● **DOCUMENTO FUENTE**
■ ■ ■ ■
La Carta Colectiva del Episcopado español a los obispos del mundo entero con motivo de la guerra en España fue una idea de Franco y un instrumento para recuperar los privilegios secularizados por la República.
La Carta Colectiva del Episcopado español a los obispos del mundo entero con motivo de la guerra en España, fechada el 1 de julio de 1937 y y publicada el 10 de agosto por la Conferencia de Metropolitanos –antecedente de la Conferencia Episcopal–, se inscribía en la tradición inaugurada el 1 de enero de 1870, cuando los obispos españoles que participaban en el Concilio Vaticano I se dirigieron al Congreso de los Diputados surgido de la Revolución Gloriosa de 1868 para oponerse al proyecto de ley del Gobierno Provisional sobre la obligatoriedad del matrimonio civil. Desde entonces, ha sido una de las maneras de la jerarquía eclesiástica de intervenir en la vida política.
■ ■ ■ ■
● **DATOS PROPORCIONADOS**
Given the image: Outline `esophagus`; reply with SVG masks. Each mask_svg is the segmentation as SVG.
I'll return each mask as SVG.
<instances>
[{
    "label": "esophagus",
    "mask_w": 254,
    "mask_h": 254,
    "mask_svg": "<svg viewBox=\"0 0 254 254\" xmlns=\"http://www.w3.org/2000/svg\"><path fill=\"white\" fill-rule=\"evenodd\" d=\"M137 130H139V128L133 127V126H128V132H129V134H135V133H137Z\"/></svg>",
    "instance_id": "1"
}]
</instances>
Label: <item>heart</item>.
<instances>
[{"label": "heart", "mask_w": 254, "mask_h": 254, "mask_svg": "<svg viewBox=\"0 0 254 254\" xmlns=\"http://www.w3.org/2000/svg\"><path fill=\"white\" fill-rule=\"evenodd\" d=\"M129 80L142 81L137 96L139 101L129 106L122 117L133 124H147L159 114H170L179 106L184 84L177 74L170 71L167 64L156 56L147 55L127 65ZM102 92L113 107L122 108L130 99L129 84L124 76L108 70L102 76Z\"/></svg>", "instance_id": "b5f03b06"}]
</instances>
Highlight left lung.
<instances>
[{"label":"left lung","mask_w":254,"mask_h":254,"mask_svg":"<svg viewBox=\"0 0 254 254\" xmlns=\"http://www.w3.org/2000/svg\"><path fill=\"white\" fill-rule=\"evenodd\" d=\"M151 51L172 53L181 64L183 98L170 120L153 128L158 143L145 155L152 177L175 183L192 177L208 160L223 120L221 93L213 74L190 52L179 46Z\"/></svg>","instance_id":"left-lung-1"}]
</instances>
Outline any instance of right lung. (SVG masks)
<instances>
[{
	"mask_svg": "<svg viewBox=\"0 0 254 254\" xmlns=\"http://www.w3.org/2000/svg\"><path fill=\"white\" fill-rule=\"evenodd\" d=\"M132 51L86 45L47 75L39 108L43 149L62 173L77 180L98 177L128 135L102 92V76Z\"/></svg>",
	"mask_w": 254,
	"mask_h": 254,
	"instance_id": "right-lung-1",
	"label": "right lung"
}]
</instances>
■ ■ ■ ■
● **TAREAS**
(A) Responda, según el texto sobre la Carta Colectiva del Episcopado español, estas preguntas:
(i) ¿De quién fue idea la Carta Colectiva?
(ii) ¿Qué organismo publicó la Carta el 10 de agosto?
(iii) ¿A qué proyecto de ley se opusieron los obispos españoles el 1 de enero de 1870?
(B) Redacte la continuación del texto sobre la Carta Colectiva del Episcopado español a partir de su última oración.

● **RESPUESTAS**
(A)
(i) De Franco.
(ii) La Conferencia de Metropolitanos.
(iii) Al proyecto de ley del Gobierno Provisional sobre la obligatoriedad del matrimonio civil.

(B)
Proclamada la II República, se sucedieron los pronunciamientos colectivos de los obispos: el primero se emitió el 15 de mayo de 1931 como Declaración colectiva de los Reverendísimos Prelados Metropolitanos, los titulares de las archidiócesis. Con ella, los arzobispos eludieron las presiones del cardenal primado, Pedro Segura, que pretendía convertir en declaración unánime del episcopado español su furibunda pastoral promonárquica y antirrepublicana del 2 de mayo, Sobre los deberes de los católicos en la hora actual, en la que daba por supuesta la persecución de la Iglesia –que para algunos autores contribuyó a que se desencadenara–, avisaba de su derecho a defenderse y urgía a los católicos a la unión política, pretensión a lo que se oponían varios obispos, disconformes con el extremismo de Segura. A ésta siguió otra, el 15 de agosto, redactada también por Segura –“Una declaración colectiva de un sólo hombre”, criticaron los arzobispos discrepantes–, en la que se atacaba el proyecto de Constitución que se estudiaba en la comisión del Congreso de los Diputados; rechazaba “como principio anticristiano, absurdo y disolvente, que el Estado es la única fuente y origen de todos los derechos”; afirmaba que “la impiedad inoculó los gérmenes de esta peste del laicismo, cuyos frutos estamos viendo”, alertaba de “la gravedad de la actual situación religiosa en nuestra patria” y convocaba a la acción política para preservar “la norma inviolable de mantener incólume los derechos de la Iglesia”.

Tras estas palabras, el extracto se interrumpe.